• To do: Rewrite the stretch of the judgment excerpt from "Similarly, some further" through "Re Hodgson. ...", putting "lawyers" in place of "solicitors".

• Given text:
|---|

Moreover, as was pointed out on behalf of the defendant, there were some differences between the version in Ms Ashton's affidavit, and the version in her verified pleading. The pleaded version was that Mr Pratt promised to establish a trust fund of $2.5 million for each of her two children "to be managed by the plaintiff for the benefit of the said children who are presently minors" - not that he would make the arrangements for setting up of the trust, as her affidavit version describes. Secondly, it was pleaded that Mr Pratt would pay the rent on her rented apartment, when the affidavit version was that he would pay rent for her if she moved out of that apartment. But I do not find those discrepancies particularly telling. Reference was also made to the circumstance that the pleading referred to a "retainer of $500,000 nett of taxation", while the affidavit referred to it being "tax free"; I see no significance at all in this supposed discrepancy.

On the other hand, in the context of the extraordinary wealth involved and the extraordinary circumstances of this extraordinary case, including the evidence bearing on Mr Pratts' relationship with Ms Hitchcock, I do not accept that Ms Ashton's account is inherently incredible. Some corroboration, albeit not independent, of Ms Ashton's version of the critical November 2003 conversation is provided by her letter of 19 January 2005. About it, the following observations must be made. First, it does not refer to the alleged allowance of $500,000 per annum, which - at least on one view - was the most significant of the alleged promises. Ms Ashton says that she raised this in her subsequent telephone conversation with Mr Pratt, and described its omission from the letter as a "huge mistake". Secondly, the letter does not assert an entitlement to be paid in accordance with the promises, but seeks a "payment figure" by way of "financial help"; it asks for a payment in the light of damage to Ms Ashton's reputation said to have been inflicted by Ms Hitchcock. This tends against a view that the promises were intended to be legally binding and enforceable.

Similarly, some further corroboration is afforded by the circumstance that Ms Ashton consulted solicitors with a view to initiating the present claim in January 2009, while Mr Pratt was alive, at a time when she could not have known that he would soon die, although it was not formally asserted until December 2009, after his death. Nonetheless the claim had been raised by Ms Ashton against Mr Pratt during his lifetime, in the 19 January 2005 letter, at a time when he was able to answer it, and in circumstances in which, even after his death, Mr Gray became sufficiently appraised of it to be able to answer it. At least to an extent, this distinguishes her claim from those which typically attract the rigours of Plunkett v Ball and Re Hodgson. ...

|---|

• Dataset records:
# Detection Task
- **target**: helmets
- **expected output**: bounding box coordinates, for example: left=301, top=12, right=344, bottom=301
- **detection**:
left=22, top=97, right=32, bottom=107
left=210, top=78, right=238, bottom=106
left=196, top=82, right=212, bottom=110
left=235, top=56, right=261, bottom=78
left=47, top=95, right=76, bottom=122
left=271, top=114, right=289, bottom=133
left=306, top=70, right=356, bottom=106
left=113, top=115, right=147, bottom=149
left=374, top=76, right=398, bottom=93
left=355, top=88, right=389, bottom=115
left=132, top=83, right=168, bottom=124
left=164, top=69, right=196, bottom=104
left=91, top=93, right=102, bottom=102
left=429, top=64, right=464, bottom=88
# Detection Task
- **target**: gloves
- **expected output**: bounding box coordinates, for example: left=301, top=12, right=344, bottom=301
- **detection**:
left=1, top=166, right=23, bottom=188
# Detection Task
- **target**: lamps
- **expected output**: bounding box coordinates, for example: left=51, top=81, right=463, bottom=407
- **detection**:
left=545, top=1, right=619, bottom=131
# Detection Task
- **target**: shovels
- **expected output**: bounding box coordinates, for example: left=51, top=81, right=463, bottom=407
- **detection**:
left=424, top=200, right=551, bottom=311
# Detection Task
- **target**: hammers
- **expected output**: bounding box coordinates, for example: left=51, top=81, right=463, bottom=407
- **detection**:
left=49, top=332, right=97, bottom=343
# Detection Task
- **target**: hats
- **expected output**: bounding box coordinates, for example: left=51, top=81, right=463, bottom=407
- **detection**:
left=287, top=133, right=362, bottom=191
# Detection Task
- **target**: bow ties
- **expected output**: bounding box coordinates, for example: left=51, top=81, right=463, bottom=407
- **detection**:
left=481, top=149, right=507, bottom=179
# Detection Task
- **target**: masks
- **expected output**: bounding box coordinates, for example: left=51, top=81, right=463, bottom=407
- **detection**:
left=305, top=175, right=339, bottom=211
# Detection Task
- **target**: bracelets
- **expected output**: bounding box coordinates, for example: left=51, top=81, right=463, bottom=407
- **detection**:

|---|

• Response to this task:
Similarly, some further corroboration is afforded by the circumstance that Ms Ashton consulted lawyers with a view to initiating the present claim in January 2009, while Mr Pratt was alive, at a time when she could not have known that he would soon die, although it was not formally asserted until December 2009, after his death. Nonetheless the claim had been raised by Ms Ashton against Mr Pratt during his lifetime, in the 19 January 2005 letter, at a time when he was able to answer it, and in circumstances in which, even after his death, Mr Gray became sufficiently appraised of it to be able to answer it. At least to an extent, this distinguishes her claim from those which typically attract the rigours of Plunkett v Ball and Re Hodgson. ...